What is required =>
Only one stretch of the data below is wanted: the lines starting at the one with "這就是 DJI Mavic" and ending at the one with "Hamish and Andy Unisex classic tee", both included, given again exactly.

======== Records for this exercise

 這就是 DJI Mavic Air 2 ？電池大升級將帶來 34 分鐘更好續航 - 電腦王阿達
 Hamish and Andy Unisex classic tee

================
======== Records for this exercise

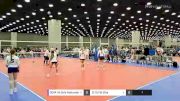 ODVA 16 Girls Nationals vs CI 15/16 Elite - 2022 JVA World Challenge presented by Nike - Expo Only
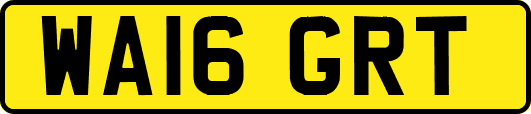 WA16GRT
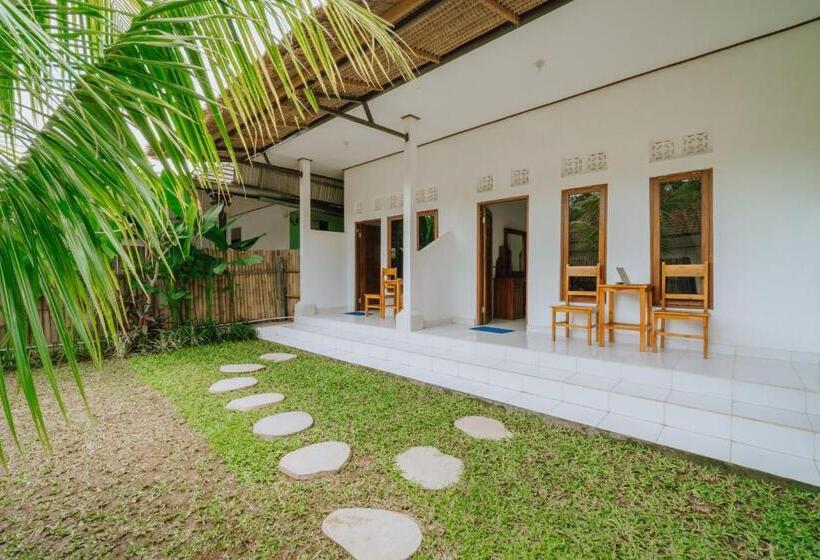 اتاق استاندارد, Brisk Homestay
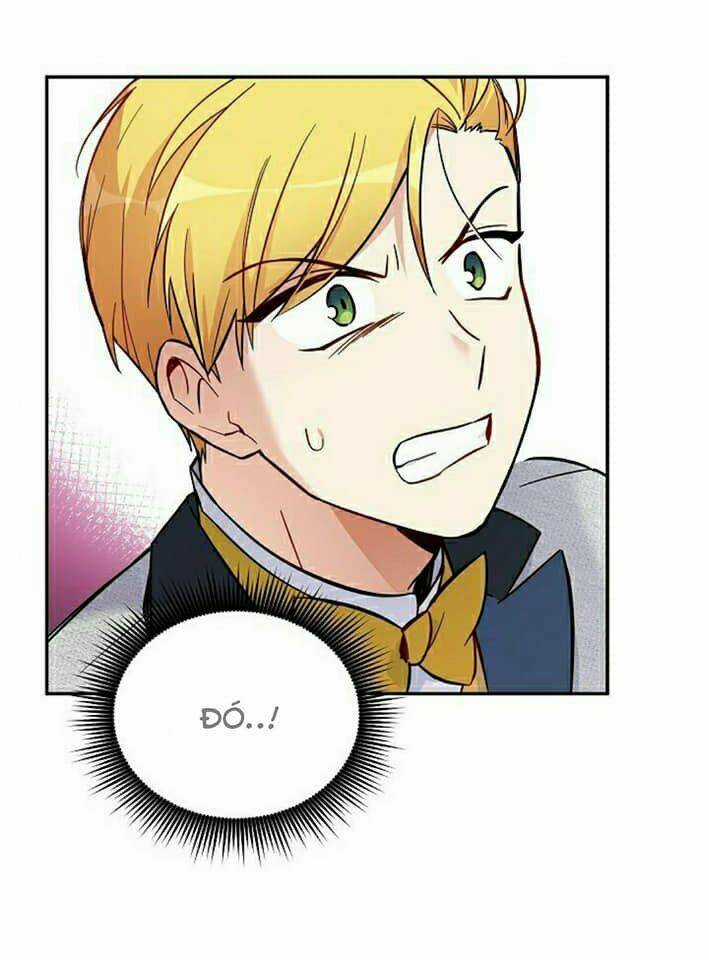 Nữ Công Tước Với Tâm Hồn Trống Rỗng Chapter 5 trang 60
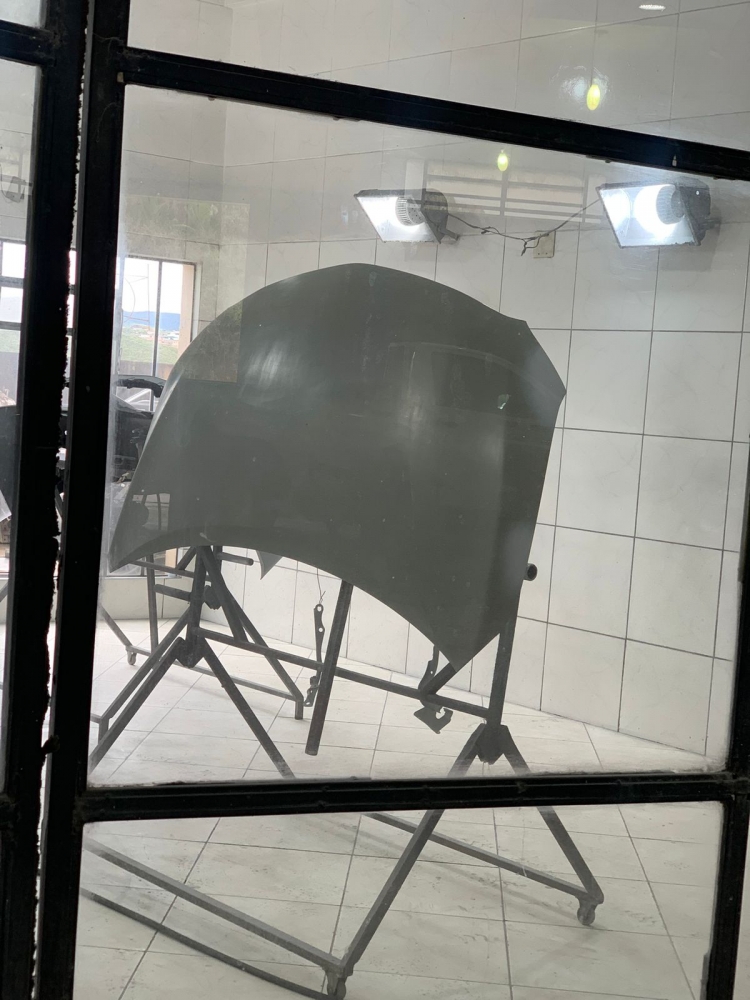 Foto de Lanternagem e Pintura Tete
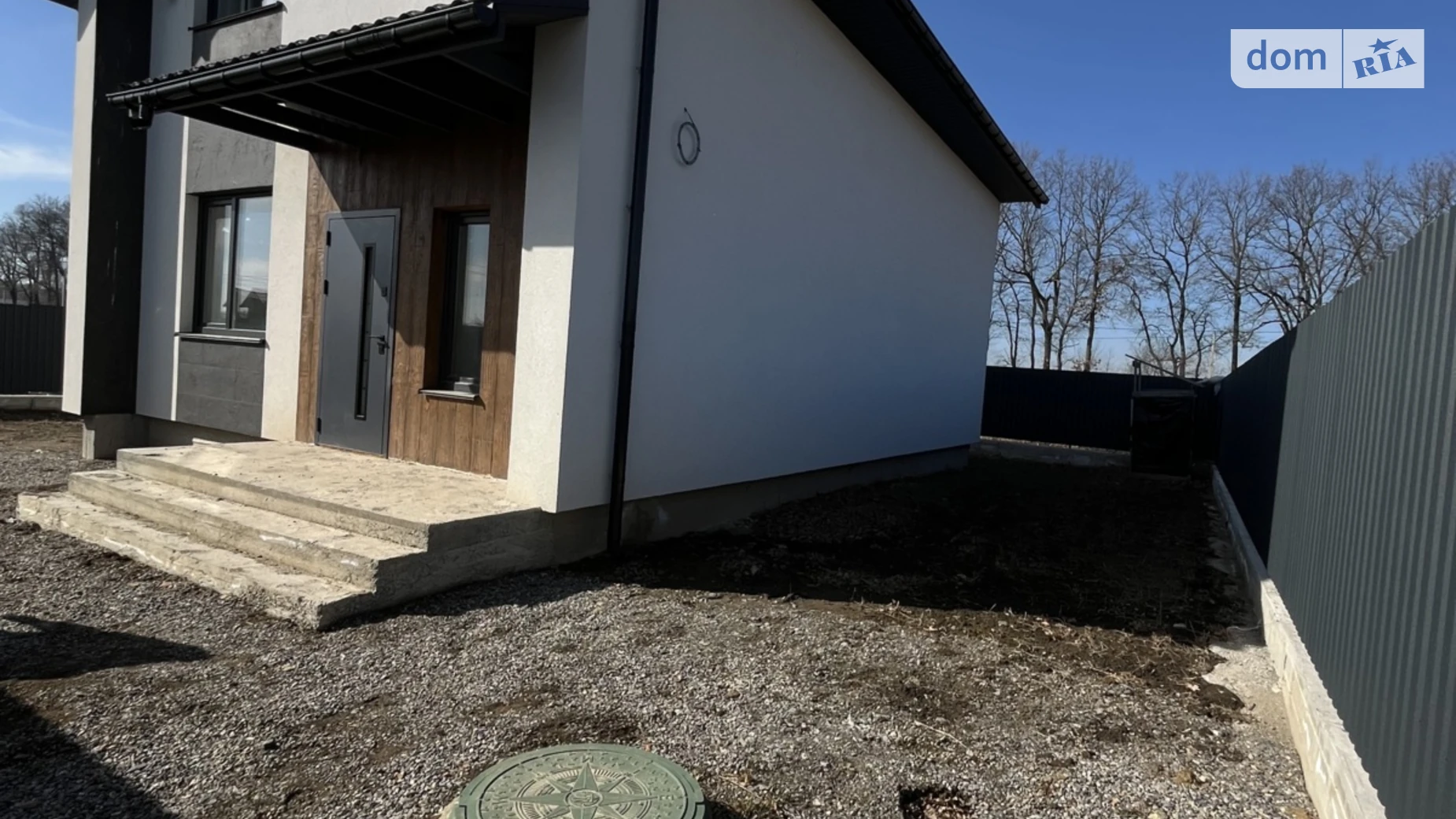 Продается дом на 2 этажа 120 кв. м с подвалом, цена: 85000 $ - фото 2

================

Output for this exercise =>
 這就是 DJI Mavic Air 2 ？電池大升級將帶來 34 分鐘更好續航 - 電腦王阿達
 Hamish and Andy Unisex classic tee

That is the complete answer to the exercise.